Ah, kenapa jadi seperti pembantu mencakup baby sitter, pikirku.

"Oh, kalau keberatan. Kamu bolek nolak kok." Ujarnya buru-buru.

Aku tersenyum, "Cuma sebulan kan?"

"Iya, sebulan. Bisa jadi kurang dari sebulan, tergantung kondisi."

Aku berpikir sejenak dan kemudian melirik kedua koper besarku. Sedih sekali, kalau aku menolak aku tidur dimana malam ini?

"Hmmm... oke. Aku bisa kalau gitu." Ujarku mantap.

###

Eckart mengeluarkan kedua koperku dari bagasi mobilnya, sedangkan aku sibuk memperhatikan Eckart sambil menepuk-nepuk punggung Nuri lembut. Ya, Nuri, lebih tepatnya Nuri Landyn, seorang anak kecil berjenis kelamin laki-laki berumur empat tahun dan anak inilah yang membuka pintu keberentungan seorang Lennox Selim.

Nuri tertidur digendonganku setelah melewati perjalanan menuju rumah yang mungkin baginya menyenangkan tetapi tidak untukku.

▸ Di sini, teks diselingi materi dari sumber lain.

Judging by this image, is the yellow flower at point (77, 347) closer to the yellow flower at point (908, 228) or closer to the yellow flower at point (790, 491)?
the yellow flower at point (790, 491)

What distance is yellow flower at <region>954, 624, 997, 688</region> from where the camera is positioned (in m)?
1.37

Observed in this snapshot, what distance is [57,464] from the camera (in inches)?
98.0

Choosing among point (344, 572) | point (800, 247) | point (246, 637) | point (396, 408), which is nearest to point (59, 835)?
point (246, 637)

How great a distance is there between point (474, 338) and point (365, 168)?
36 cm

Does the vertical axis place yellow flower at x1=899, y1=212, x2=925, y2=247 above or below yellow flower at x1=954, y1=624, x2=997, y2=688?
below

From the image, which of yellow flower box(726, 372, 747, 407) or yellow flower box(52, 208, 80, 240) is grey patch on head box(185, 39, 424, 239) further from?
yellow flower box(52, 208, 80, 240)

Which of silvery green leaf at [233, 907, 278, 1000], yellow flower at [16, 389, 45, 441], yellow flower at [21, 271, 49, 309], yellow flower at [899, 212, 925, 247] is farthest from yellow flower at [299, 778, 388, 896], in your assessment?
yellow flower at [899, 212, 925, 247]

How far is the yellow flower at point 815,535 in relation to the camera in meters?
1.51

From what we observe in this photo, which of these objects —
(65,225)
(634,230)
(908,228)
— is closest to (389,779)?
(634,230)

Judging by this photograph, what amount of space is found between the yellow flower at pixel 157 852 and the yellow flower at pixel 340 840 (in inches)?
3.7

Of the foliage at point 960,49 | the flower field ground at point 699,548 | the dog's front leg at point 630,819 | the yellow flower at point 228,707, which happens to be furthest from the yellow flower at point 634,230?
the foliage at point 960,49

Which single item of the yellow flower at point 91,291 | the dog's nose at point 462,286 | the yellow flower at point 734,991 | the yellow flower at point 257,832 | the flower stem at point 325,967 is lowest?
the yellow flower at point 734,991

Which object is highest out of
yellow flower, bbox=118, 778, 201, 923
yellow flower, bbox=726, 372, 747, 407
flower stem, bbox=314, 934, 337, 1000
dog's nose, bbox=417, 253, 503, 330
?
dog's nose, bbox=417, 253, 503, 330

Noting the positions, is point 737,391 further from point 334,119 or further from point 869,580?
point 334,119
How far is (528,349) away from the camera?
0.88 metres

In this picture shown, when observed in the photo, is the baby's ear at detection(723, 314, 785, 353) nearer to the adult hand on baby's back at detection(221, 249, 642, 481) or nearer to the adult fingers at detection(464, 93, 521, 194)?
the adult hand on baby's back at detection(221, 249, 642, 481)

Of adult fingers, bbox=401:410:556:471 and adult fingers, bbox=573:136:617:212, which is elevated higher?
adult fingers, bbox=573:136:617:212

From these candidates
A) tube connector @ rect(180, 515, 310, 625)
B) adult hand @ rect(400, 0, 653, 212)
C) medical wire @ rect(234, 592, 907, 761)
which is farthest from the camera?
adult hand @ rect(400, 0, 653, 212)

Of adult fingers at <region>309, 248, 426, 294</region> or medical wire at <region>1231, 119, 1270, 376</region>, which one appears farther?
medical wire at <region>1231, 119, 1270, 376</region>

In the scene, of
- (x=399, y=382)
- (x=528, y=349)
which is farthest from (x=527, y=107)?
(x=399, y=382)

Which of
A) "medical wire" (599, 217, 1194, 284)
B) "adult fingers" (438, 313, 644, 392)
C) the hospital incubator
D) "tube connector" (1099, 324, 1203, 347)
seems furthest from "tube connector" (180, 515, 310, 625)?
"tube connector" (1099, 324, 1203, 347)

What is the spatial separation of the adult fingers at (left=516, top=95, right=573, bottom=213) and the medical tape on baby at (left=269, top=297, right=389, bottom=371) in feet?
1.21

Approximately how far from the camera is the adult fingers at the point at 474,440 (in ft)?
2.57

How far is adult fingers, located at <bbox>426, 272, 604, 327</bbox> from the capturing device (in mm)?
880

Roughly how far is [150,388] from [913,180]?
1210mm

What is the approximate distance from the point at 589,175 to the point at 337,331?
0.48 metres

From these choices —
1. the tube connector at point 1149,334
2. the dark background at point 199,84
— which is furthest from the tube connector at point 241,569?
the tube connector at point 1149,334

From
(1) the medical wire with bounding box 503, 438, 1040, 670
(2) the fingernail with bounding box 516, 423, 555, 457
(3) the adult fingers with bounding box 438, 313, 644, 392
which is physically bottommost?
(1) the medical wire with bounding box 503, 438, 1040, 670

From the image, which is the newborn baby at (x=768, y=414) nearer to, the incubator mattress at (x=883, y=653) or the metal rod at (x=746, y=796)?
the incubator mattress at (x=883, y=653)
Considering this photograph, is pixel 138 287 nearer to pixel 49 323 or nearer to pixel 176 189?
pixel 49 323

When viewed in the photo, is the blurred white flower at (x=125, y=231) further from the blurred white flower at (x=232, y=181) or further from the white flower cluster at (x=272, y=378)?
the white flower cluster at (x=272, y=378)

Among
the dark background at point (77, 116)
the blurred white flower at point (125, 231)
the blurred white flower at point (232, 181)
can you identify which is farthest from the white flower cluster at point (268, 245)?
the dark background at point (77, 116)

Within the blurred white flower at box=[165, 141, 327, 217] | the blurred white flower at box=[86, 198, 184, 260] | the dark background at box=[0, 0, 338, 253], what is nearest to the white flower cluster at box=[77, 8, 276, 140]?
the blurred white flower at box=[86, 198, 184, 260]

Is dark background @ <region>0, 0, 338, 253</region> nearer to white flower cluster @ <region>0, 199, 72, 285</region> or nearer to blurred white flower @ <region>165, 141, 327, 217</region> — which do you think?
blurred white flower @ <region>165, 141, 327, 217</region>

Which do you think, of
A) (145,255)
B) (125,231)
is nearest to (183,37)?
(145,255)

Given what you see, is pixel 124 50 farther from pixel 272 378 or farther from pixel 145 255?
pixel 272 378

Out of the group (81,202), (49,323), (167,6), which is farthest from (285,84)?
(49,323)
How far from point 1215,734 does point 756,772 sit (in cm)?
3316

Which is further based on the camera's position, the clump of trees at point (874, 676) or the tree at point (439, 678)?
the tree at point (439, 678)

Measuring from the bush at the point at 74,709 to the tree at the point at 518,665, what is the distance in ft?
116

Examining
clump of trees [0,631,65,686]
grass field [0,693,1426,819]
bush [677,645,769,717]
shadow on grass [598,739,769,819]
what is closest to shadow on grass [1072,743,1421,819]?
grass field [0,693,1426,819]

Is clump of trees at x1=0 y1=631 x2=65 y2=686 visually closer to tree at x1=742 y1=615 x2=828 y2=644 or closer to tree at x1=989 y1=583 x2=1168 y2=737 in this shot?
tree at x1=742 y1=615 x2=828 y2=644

Semua terasa membosankan, karena sesaat setelah Nuri tertidur, Eckart menjadi fokus menyetir dan diam seribu bahasa.

Eckart berjalan ke arahku sambil membawa koper-koperku. Aku mundur, memberi ruang untuk Eckart membuka pintu rumahnya. Dia memasukkan kode dan terdengar suara beep.. yang menandakan kode yang dimasukkan benar. Pintupun terbuka, Eckart mempersilakan aku masuk. Aku sedikit membungkukkan badan dan berterima kasih.

Setelah memasuki rumahnya, mataku langsung mengamati keadaan sekitar dan satu kata langsung terlintas dalam pikiranku, BERANTAKAN!

Clek... Suara pintu ditutup dan itu artinya kehidupanku dirumah ini sebagai pengasuh sekaligus pembantu dimulai.